Supplied text =
What is with all this complexity? Is this about the final read-back if
you want to decode to system RAM? In this case, let it the API user do,
like any decent API user already does, and which your first point
suggests. (This means you need to hack avconv.c.) Not sure why "locks"
would be needed for this.

(But certainly I insist that av_hwframe_transfer_data() can be called
in any thread - everything else is insane.)

VT is a whole different question.
Luca Barbato Feb. 19, 2017, 5:22 p.m. | #2
On 19/02/2017 11:09, Anton Khirnov wrote:
>  - introduce a new pixel format, AV_PIX_FMT_CUVID, which wraps the frame index
>    and allows transfer to CUDA via av_hwframe_transfer_data(). Then either
>    * Return those PIX_FMT_CUVID frames to the caller and let them do the copy
>      manually. This is most flexible, but more work for the caller and might
>      mean synchronization problems, so we'd need to add locks (perhaps to the
>      CUVID frames context).
>    * Handle delay+map+copy somewhere else in lavc. The question is where
>      would the right place be. Janne suggested at FOSDEM to add a dummy decoder,
>      h264_cuvid wrapping h264dec, which would do the delay and copy. That should
>      work, but isn't very elegant.

The problem I see with this approach is that it would have to be
duplicated for the many other decoders supported by cuvid, so over time
we'd have to make it generic.

>  - we could also add some sort of a "postprocess" stage to AVHWaccel, run before
>    returning a frame from decode(), or perhaps invoked separately by the lavc
>    generic code.

Sounds sort of nicer, I'd keep it internal to lavc if it doesn't hurt
performance.

Requests =
[a] In the thread, what new pixel format is proposed to wrap the frame index?
[b] Reproduce the passage of the thread starting at "What is with" and ending at "else is insane.)".
The entries that follow come from a source unrelated to the thread.

Extracted records =
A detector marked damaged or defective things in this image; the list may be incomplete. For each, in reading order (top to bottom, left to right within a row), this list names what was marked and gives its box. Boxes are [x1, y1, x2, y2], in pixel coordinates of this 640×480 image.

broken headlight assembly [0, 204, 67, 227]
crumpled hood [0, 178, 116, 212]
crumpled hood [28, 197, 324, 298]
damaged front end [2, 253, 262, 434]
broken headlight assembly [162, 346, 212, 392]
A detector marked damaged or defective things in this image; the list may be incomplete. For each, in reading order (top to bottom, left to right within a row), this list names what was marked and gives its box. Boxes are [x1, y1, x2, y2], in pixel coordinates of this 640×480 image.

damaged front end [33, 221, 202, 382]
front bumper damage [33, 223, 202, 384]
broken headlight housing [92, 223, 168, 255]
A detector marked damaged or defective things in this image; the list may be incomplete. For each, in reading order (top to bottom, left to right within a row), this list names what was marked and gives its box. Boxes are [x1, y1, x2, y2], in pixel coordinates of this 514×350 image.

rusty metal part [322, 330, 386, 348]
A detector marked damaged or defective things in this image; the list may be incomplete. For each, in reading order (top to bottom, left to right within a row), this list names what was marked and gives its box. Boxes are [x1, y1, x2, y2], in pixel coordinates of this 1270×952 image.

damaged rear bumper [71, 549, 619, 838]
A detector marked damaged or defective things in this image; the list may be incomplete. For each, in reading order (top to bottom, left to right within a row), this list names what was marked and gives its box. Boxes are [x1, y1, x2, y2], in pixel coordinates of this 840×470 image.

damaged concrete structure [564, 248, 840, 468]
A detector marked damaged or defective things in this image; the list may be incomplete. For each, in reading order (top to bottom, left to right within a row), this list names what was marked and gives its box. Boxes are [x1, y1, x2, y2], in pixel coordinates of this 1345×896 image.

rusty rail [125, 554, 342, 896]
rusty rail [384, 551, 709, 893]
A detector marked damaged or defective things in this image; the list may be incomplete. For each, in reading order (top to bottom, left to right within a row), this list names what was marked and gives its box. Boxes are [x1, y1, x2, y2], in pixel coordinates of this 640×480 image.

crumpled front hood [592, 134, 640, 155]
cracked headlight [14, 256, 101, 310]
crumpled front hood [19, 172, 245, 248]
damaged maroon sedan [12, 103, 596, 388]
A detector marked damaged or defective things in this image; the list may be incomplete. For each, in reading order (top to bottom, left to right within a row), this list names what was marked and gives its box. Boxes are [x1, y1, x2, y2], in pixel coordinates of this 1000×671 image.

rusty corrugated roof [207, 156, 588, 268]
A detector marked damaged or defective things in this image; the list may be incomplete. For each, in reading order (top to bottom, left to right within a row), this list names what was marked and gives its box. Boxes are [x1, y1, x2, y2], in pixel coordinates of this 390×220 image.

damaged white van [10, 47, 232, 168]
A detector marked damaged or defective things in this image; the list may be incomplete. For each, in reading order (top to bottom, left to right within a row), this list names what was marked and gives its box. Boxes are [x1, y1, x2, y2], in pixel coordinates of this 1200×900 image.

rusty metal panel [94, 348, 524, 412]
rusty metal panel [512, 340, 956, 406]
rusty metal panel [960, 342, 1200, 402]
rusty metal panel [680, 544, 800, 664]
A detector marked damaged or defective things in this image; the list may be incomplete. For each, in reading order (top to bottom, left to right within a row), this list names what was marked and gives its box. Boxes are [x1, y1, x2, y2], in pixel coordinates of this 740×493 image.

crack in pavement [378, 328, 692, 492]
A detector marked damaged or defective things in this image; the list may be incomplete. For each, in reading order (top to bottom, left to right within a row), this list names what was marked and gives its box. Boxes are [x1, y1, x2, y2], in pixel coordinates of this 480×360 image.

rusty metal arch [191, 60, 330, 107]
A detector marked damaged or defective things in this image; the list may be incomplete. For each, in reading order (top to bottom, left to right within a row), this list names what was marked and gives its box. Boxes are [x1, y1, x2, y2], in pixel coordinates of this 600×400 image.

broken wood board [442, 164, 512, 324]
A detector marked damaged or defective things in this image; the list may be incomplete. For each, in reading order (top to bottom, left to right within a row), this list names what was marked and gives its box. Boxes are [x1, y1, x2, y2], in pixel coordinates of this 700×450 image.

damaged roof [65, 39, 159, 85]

Solutions in order =
[a] AV_PIX_FMT_CUVID

[b]
What is with all this complexity? Is this about the final read-back if
you want to decode to system RAM? In this case, let it the API user do,
like any decent API user already does, and which your first point
suggests. (This means you need to hack avconv.c.) Not sure why "locks"
would be needed for this.

(But certainly I insist that av_hwframe_transfer_data() can be called
in any thread - everything else is insane.)